* **EXERCISE AIM**:
Transcribe only the part of the listing below that begins at the line containing "How great is" and runs to its final line, keeping both ends.

* **DATA FOR THIS TASK**:
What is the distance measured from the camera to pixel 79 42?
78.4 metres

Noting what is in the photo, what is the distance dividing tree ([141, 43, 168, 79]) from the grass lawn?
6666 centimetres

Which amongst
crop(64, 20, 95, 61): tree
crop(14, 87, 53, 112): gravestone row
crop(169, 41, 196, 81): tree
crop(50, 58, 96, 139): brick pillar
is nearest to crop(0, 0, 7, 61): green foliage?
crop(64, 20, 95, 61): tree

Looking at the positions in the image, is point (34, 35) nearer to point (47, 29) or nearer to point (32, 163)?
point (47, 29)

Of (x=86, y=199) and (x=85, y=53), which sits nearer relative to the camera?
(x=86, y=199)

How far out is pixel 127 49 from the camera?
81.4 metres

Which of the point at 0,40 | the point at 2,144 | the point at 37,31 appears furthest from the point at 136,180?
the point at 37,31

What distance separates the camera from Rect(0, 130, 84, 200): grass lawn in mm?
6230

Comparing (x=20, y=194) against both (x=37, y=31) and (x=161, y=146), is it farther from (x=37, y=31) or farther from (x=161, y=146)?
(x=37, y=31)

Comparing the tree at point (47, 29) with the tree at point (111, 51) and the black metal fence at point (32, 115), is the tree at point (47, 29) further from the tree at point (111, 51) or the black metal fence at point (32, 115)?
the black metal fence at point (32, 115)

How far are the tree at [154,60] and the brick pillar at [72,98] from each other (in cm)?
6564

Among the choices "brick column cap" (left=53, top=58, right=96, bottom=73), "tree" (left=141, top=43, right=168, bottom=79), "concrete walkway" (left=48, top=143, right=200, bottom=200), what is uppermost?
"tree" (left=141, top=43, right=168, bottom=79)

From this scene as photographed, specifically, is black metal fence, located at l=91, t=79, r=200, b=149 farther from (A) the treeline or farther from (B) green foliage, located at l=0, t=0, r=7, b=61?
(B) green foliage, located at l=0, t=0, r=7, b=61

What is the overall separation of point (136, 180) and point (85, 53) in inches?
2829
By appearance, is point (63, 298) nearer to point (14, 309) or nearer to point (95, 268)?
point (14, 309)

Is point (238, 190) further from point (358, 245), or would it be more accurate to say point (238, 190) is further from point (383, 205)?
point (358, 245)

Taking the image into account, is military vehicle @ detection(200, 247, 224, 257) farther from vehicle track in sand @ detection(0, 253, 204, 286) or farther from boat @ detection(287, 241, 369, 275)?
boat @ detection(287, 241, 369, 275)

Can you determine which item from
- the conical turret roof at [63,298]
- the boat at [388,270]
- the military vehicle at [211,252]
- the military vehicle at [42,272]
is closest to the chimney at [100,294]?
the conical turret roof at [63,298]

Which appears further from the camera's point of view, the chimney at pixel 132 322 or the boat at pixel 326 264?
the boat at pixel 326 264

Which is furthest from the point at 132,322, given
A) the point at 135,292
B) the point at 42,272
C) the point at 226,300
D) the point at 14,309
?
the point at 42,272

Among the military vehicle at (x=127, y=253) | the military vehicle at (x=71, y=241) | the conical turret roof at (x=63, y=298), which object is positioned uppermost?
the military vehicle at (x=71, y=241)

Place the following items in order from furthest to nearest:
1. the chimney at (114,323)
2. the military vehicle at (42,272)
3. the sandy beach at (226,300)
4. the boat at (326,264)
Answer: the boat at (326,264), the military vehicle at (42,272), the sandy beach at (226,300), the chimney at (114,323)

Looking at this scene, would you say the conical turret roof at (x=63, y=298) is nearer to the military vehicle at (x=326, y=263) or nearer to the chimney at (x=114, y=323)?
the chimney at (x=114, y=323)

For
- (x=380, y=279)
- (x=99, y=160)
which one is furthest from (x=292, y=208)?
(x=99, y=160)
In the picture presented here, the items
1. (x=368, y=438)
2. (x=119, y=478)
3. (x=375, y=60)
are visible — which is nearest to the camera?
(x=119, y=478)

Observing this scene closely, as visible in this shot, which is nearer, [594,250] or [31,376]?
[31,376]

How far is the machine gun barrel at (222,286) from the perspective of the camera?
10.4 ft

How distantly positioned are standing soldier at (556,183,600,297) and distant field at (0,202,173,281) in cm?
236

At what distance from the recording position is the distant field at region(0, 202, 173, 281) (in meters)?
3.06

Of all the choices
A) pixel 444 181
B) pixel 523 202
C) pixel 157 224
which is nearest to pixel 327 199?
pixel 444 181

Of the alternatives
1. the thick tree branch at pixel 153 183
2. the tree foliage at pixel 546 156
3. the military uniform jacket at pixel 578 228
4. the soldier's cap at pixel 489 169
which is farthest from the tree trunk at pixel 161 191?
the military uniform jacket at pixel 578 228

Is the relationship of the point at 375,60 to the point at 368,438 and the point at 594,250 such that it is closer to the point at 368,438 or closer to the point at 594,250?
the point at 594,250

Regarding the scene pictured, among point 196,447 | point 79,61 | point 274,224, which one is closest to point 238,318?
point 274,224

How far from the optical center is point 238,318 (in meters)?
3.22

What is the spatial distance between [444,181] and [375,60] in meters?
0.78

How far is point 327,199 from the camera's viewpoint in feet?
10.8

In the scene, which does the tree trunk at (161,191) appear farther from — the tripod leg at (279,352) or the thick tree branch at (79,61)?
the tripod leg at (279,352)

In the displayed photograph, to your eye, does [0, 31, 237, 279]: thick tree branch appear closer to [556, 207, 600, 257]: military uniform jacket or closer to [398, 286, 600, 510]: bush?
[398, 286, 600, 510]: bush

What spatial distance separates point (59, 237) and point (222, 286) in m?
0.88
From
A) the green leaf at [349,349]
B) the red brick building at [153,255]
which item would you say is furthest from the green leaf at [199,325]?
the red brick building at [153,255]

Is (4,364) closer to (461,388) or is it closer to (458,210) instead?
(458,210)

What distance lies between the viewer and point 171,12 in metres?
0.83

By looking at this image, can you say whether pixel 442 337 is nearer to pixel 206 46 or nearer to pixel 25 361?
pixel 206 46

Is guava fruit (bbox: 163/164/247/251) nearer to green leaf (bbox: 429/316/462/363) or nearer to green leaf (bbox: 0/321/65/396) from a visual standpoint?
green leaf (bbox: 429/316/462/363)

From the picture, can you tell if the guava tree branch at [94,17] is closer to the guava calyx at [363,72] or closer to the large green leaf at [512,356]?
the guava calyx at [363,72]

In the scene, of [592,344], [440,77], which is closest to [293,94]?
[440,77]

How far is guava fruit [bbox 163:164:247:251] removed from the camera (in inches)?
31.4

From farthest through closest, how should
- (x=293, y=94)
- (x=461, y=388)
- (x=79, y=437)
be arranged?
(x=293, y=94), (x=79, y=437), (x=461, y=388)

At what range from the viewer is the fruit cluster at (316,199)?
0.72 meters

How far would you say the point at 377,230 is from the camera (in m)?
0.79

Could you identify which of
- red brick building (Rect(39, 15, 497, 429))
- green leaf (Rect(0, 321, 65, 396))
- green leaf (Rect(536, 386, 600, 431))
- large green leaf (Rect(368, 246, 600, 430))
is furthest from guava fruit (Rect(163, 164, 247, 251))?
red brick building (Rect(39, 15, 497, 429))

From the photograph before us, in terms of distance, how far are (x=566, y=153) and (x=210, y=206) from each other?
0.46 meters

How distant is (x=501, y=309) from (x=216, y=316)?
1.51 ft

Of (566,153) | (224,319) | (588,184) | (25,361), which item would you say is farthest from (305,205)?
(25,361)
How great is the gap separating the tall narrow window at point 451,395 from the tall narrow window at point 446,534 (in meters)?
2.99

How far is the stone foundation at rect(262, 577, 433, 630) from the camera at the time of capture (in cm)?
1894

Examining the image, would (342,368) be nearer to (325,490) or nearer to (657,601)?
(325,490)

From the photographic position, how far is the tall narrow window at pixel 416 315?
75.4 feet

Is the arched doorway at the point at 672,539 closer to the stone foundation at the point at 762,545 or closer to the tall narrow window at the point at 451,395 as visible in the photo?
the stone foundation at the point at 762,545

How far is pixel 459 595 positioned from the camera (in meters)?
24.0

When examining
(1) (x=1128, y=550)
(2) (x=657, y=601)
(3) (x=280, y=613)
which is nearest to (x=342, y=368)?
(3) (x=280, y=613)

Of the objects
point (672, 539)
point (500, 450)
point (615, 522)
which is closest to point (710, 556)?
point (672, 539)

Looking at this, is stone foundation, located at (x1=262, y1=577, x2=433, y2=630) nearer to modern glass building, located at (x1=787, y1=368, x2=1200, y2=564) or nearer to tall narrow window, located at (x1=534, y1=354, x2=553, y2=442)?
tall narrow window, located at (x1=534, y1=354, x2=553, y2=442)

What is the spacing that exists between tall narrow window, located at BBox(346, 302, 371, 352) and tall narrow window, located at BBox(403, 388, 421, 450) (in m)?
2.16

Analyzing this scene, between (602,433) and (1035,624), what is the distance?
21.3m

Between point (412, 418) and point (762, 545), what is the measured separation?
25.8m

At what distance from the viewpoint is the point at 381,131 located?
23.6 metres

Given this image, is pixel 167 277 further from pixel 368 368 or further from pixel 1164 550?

* **EXPECTED ANSWER**:
How great is the gap separating the tall narrow window at point 451,395 from the tall narrow window at point 446,534 (in meters)?
2.99

How far is the stone foundation at rect(262, 577, 433, 630) from the camera at the time of capture (in cm)?
1894

Examining the image, would (342,368) be nearer to (325,490) or nearer to (657,601)?
(325,490)

From the photographic position, how far is the tall narrow window at pixel 416 315?
75.4 feet

Is the arched doorway at the point at 672,539 closer to the stone foundation at the point at 762,545 or closer to the tall narrow window at the point at 451,395 as visible in the photo?
the stone foundation at the point at 762,545

How far is pixel 459 595 positioned from the camera (in meters)?
24.0

When examining
(1) (x=1128, y=550)
(2) (x=657, y=601)
(3) (x=280, y=613)
which is nearest to (x=342, y=368)?
(3) (x=280, y=613)

Of the objects
point (672, 539)
point (500, 450)
point (615, 522)
which is closest to point (710, 556)?
point (672, 539)

Looking at this, is stone foundation, located at (x1=262, y1=577, x2=433, y2=630) nearer to modern glass building, located at (x1=787, y1=368, x2=1200, y2=564) or nearer to tall narrow window, located at (x1=534, y1=354, x2=553, y2=442)?
tall narrow window, located at (x1=534, y1=354, x2=553, y2=442)

What is the spacing that exists between tall narrow window, located at BBox(346, 302, 371, 352) and tall narrow window, located at BBox(403, 388, 421, 450) (in m)?
2.16

Analyzing this scene, between (602,433) and (1035,624), what is the distance?
21.3m

Between point (412, 418) and point (762, 545), what is the measured separation?
25.8m

At what distance from the viewpoint is the point at 381,131 located?
23.6 metres

Given this image, is pixel 167 277 further from pixel 368 368 or further from pixel 1164 550?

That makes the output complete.